▶ TAREFA A REALIZAR
Prossiga com o texto sobre a arte de agir corretamente, começando logo após a última frase apresentada.
::: TRECHO DO TEXTO
Às vezes somos impacientes, em outras ocasiões somos preguiçosos. Frequentemente tiramos conclusões apressadas, fazemos injustiças, pensamos bem de gente que não merece para em seguida criticar inocentes. Erramos na vida profissional e na vida familiar. Cometemos equívocos com nós mesmos, e jogamos fora boa parte da nossa energia vital com coisas que não valem a pena.
 
Por causa disso pode haver uma bênção enorme no simples fato de sentar-se por alguns minutos, abandonar a agitação física e mental, e meditar sobre a antiga arte secreta de agir corretamente. Será possível para nós, portugueses e brasileiros do século 21, errar cada dia um pouco menos? Haverá um modo de viver em que não causemos sofrimento a nós e aos outros? Poderemos abandonar o hábito de criticar a tudo e a todos, optando por uma vida mais construtiva, na qual promovamos ativamente o bem?
 
É claro que o pior erro que se pode cometer é não fazer nada. Quando tentamos realizar algo, é possível corrigir os erros. Mas quando nada fazemos estamos apenas jogando tempo fora. Eliphas Levi escreveu em um dos seus livros: “Nada fazer é tão funesto como fazer o mal, porém é mais covarde. O mais imperdoável dos pecados mortais é a inércia.” [1]
 
Sem dúvida. De outro ponto de vista, porém, também é verdade que não há e não pode haver vida humana sem ação. Ler, respirar, permanecer imóvel e conversar são ações tão práticas quanto andar de bicicleta ou plantar verduras em uma horta. Cada ser do universo, pequeno ou grande, tem seu dever, seu potencial, suas várias formas de ação. O desafio não é agir, portanto. É ter consciência e assumir a responsabilidade pelo que se faz.
 
Segundo o escritor Eliphas Levi, “a vida humana com suas inúmeras dificuldades tem por fim, na ordem da sabedoria eterna, a educação da vontade do homem”. E o grande cabalista francês do século 19 acrescenta:
 
“A dignidade do homem consiste em fazer o que quer, e em querer o bem, de conformidade com a ciência da verdade. O bem, conforme a verdade, é o justo. A justiça é a prática da razão. A razão é a expressão da realidade.”
 
Para Eliphas, a ação correta depende de uma vontade firme que busca o que é bom e justo. “Nada resiste à vontade do homem, quando sabe a verdade e quer o bem”, ensina ele. Ao mesmo tempo, a moderação é indispensável e a impaciência pode impossibilitar a vitória: “Querer o bem com violência é querer o mal; porque a violência produz a desordem e a desordem produz o mal.” Ao invés da pressa, a arma do sábio é a paciência:
 
“Para se ter direito de possuir sempre, é preciso querer pacientemente e por muito tempo.” [2]
 
Assim, entre as grandes fontes dos erros que cometemos ao longo da vida estão duas características opostas: a preguiça, que provoca o imobilismo, e a pressa, que produz impaciência. Huitang, um mestre da tradição zen budista, faz cinco constatações úteis para aqueles que preferem viver em paz:
 
“1) Aquilo que tem sido negligenciado desde há muito não pode ser recuperado de imediato.
::::::
::: REGISTROS BRUTOS
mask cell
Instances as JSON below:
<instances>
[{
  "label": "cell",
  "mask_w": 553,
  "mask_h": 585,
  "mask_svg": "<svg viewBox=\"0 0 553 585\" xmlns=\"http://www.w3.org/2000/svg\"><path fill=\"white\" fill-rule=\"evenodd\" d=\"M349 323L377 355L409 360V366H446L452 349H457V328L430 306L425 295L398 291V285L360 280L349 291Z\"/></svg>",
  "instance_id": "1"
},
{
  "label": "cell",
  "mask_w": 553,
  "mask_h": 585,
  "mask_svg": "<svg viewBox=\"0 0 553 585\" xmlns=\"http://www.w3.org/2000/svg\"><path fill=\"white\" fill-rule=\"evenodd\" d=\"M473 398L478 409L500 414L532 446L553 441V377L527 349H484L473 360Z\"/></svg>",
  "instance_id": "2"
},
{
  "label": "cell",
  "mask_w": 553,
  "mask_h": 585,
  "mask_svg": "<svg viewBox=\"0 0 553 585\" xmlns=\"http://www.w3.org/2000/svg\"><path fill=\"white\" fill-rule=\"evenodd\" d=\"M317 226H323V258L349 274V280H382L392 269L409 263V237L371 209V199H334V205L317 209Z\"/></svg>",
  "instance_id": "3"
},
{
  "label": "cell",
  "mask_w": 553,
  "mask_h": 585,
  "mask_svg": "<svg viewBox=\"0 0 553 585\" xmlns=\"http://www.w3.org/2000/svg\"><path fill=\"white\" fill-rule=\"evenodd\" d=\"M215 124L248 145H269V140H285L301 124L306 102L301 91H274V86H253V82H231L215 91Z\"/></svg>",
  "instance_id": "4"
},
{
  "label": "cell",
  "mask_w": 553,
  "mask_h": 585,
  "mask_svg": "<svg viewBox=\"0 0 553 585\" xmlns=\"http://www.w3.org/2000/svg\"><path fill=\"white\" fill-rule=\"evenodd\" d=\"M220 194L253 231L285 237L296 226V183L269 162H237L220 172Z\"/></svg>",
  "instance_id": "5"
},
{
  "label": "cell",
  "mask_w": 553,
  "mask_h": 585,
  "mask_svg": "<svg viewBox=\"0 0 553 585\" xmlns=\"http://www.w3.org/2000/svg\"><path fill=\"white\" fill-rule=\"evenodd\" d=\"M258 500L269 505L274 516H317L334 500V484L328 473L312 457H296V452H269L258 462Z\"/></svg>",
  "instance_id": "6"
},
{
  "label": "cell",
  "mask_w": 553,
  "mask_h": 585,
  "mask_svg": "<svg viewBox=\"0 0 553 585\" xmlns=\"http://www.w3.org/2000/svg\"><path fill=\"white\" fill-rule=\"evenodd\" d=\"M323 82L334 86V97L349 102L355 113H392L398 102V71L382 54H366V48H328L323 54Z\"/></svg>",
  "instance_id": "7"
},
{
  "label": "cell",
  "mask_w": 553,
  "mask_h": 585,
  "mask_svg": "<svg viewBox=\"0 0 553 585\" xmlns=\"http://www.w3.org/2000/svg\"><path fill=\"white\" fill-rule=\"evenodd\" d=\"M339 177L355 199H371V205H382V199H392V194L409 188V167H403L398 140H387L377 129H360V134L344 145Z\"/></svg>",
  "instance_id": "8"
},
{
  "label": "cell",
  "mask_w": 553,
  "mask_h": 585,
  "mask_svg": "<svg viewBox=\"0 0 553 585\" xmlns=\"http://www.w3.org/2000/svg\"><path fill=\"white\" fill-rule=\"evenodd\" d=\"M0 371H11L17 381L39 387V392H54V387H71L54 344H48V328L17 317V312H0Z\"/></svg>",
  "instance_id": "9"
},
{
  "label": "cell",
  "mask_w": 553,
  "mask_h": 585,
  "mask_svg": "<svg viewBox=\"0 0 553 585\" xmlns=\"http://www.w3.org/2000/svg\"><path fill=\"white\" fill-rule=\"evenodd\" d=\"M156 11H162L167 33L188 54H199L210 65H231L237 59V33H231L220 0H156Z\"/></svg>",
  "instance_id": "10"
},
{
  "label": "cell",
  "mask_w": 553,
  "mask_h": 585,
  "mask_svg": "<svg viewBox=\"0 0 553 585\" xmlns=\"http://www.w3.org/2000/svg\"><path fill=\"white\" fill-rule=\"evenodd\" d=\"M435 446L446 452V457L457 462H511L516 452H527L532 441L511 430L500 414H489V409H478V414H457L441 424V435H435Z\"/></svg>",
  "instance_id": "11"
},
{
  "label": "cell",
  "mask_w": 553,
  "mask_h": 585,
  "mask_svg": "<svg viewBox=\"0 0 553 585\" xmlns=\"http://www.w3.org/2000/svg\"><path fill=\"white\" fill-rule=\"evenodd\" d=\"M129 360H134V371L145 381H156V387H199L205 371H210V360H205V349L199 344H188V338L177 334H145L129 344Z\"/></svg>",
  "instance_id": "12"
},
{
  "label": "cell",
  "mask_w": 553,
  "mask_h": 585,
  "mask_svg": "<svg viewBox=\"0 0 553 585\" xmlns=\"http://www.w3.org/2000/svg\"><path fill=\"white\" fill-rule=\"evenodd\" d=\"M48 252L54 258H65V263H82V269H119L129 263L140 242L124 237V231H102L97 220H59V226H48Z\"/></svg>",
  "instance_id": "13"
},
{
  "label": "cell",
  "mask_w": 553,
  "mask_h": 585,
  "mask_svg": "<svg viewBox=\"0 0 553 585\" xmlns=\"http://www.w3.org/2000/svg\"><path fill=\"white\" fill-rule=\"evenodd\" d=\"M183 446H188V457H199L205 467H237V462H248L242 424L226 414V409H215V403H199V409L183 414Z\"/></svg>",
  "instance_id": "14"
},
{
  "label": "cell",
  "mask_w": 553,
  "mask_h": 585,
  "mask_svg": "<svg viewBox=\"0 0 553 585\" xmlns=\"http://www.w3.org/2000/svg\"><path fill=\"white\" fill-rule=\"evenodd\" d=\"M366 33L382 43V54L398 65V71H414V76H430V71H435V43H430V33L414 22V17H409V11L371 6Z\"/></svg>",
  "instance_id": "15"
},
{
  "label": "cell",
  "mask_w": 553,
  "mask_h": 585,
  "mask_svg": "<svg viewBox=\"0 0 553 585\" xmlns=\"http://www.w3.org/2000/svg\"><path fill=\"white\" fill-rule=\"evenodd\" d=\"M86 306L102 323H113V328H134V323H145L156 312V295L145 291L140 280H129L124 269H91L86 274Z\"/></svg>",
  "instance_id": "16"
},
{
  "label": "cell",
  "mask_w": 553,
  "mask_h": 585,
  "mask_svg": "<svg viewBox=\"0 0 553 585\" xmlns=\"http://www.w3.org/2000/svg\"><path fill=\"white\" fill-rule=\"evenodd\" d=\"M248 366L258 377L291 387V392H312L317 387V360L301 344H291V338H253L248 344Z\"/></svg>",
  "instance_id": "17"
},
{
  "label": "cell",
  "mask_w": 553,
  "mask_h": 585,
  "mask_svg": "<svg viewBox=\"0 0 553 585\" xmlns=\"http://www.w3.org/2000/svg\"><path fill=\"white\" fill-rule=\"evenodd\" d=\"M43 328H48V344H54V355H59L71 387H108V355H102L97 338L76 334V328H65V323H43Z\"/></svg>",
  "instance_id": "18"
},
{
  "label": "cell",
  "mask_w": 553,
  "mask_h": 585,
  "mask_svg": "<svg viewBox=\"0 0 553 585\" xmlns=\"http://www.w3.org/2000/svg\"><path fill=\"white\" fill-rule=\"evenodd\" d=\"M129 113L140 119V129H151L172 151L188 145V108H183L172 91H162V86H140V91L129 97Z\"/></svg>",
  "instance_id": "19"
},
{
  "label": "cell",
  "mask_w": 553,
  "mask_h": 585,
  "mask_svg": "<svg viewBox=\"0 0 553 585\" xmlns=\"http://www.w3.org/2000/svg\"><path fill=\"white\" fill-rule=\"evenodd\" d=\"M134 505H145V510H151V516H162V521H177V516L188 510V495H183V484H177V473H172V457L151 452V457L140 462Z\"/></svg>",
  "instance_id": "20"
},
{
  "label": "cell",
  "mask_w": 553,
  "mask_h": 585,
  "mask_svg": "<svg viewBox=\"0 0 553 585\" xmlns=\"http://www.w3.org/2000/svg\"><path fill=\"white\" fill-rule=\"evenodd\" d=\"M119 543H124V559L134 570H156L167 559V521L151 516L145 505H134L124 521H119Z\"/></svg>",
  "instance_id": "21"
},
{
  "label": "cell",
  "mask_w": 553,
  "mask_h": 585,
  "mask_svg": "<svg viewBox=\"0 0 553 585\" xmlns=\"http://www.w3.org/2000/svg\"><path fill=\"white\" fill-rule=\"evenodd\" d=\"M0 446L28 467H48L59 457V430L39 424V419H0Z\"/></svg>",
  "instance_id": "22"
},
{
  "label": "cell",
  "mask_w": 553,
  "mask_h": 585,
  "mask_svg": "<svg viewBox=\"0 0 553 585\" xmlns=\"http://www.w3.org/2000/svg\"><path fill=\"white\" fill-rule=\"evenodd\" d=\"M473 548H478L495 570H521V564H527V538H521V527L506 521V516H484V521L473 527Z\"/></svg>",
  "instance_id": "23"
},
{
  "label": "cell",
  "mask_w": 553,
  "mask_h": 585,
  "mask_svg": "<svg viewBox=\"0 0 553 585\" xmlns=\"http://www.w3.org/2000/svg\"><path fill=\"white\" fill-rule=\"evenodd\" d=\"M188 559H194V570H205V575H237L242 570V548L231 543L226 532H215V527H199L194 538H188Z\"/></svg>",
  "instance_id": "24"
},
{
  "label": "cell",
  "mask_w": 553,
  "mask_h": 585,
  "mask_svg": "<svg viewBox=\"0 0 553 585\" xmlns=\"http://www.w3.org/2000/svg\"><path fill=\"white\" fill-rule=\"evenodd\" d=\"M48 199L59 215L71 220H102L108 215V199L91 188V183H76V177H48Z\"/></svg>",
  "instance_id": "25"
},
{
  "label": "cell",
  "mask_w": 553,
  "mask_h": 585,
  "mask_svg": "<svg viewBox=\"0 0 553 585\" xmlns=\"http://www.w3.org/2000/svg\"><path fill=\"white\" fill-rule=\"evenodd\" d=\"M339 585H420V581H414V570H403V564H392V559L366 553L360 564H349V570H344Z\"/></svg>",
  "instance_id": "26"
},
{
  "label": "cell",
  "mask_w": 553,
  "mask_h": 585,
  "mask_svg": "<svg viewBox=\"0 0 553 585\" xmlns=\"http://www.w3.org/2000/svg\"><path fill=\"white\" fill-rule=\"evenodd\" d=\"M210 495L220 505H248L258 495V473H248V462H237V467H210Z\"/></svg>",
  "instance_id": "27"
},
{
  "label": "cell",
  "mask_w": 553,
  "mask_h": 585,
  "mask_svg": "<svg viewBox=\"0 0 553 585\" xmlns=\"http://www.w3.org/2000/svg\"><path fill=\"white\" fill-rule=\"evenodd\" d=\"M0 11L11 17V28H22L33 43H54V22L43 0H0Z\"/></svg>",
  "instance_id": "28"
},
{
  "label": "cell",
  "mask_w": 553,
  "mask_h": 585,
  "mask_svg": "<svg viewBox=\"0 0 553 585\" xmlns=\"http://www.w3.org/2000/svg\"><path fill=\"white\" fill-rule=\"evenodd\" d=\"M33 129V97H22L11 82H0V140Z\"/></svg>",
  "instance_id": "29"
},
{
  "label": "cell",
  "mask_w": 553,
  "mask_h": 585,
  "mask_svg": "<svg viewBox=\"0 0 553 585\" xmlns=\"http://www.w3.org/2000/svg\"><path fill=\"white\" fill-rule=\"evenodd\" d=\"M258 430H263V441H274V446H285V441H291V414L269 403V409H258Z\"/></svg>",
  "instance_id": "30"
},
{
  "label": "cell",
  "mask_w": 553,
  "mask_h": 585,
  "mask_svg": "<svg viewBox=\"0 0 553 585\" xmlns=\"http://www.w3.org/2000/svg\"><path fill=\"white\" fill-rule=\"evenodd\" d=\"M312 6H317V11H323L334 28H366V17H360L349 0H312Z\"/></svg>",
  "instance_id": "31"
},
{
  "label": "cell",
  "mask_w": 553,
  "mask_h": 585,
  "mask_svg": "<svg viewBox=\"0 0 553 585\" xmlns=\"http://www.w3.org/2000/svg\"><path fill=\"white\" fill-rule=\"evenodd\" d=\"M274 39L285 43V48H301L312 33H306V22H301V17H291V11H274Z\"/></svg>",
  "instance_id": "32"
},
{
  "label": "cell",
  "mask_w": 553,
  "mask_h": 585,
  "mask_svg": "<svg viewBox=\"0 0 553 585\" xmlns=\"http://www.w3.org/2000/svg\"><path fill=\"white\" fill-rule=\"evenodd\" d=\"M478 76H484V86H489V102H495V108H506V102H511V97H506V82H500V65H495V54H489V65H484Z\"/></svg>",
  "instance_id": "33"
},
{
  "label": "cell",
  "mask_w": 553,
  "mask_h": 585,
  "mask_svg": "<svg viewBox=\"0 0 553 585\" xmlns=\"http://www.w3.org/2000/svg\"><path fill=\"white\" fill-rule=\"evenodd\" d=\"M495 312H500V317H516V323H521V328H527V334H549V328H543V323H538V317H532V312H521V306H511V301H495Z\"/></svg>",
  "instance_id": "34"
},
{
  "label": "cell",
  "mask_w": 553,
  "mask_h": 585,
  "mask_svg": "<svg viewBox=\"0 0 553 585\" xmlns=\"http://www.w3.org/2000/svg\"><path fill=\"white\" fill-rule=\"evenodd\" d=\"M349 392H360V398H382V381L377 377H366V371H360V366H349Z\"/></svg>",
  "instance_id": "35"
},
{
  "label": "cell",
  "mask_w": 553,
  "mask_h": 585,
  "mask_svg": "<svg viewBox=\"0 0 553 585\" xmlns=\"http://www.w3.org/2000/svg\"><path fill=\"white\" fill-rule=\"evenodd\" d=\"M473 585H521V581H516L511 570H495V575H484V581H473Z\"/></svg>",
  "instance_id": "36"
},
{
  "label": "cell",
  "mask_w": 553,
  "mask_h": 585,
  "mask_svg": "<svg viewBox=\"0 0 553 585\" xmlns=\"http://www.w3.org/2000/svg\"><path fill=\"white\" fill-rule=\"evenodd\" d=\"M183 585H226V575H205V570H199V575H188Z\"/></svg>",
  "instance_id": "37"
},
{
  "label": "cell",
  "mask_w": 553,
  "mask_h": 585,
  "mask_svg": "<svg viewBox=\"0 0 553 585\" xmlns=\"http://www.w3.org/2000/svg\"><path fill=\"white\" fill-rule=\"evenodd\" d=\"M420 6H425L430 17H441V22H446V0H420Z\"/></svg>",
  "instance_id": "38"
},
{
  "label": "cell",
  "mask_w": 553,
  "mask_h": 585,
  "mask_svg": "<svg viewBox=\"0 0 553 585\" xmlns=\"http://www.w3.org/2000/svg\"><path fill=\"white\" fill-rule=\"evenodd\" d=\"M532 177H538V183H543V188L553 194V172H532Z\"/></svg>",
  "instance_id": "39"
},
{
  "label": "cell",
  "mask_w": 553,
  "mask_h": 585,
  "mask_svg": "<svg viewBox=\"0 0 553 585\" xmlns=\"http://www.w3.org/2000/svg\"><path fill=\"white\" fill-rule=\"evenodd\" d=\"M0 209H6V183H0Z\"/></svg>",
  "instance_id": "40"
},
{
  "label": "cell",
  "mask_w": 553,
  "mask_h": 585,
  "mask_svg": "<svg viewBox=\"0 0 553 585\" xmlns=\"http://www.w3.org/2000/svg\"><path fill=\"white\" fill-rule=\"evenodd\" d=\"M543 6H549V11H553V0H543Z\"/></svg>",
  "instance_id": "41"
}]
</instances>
::::::
▶ RESULTADO DO EXERCÍCIO
 
2) Males que têm se acumulado por longo tempo não podem ser extirpados de imediato.
 
3) Não se pode estar satisfeito o tempo todo.
 
4) As emoções humanas não podem ser sempre as corretas.
 
5) As adversidades não podem ser evitadas pela tentativa de fugir delas.
 
Qualquer um que trabalhe como instrutor e que tenha percebido esses cinco fatos poderá estar no mundo sem estar aflito.” [3]
 
O primeiro passo, pois, para quem pretende agir corretamente, é reconciliar-se com o ritmo natural do universo e com a realidade tal como ela é. O segundo passo é agir com calma e inteligência para fazer o melhor possível a partir daquilo que o mundo lhe oferece.
 
Ter uma boa intenção é fundamental. Mas a verdadeira intenção se conhece pelos fatos e não pelas palavras. O critério da verdade é a prática. A árvore se conhece pelos frutos. Por isso, examinar serenamente as nossas próprias ações é a melhor maneira de perceber quanto de sabedoria e de ignorância existe em nós.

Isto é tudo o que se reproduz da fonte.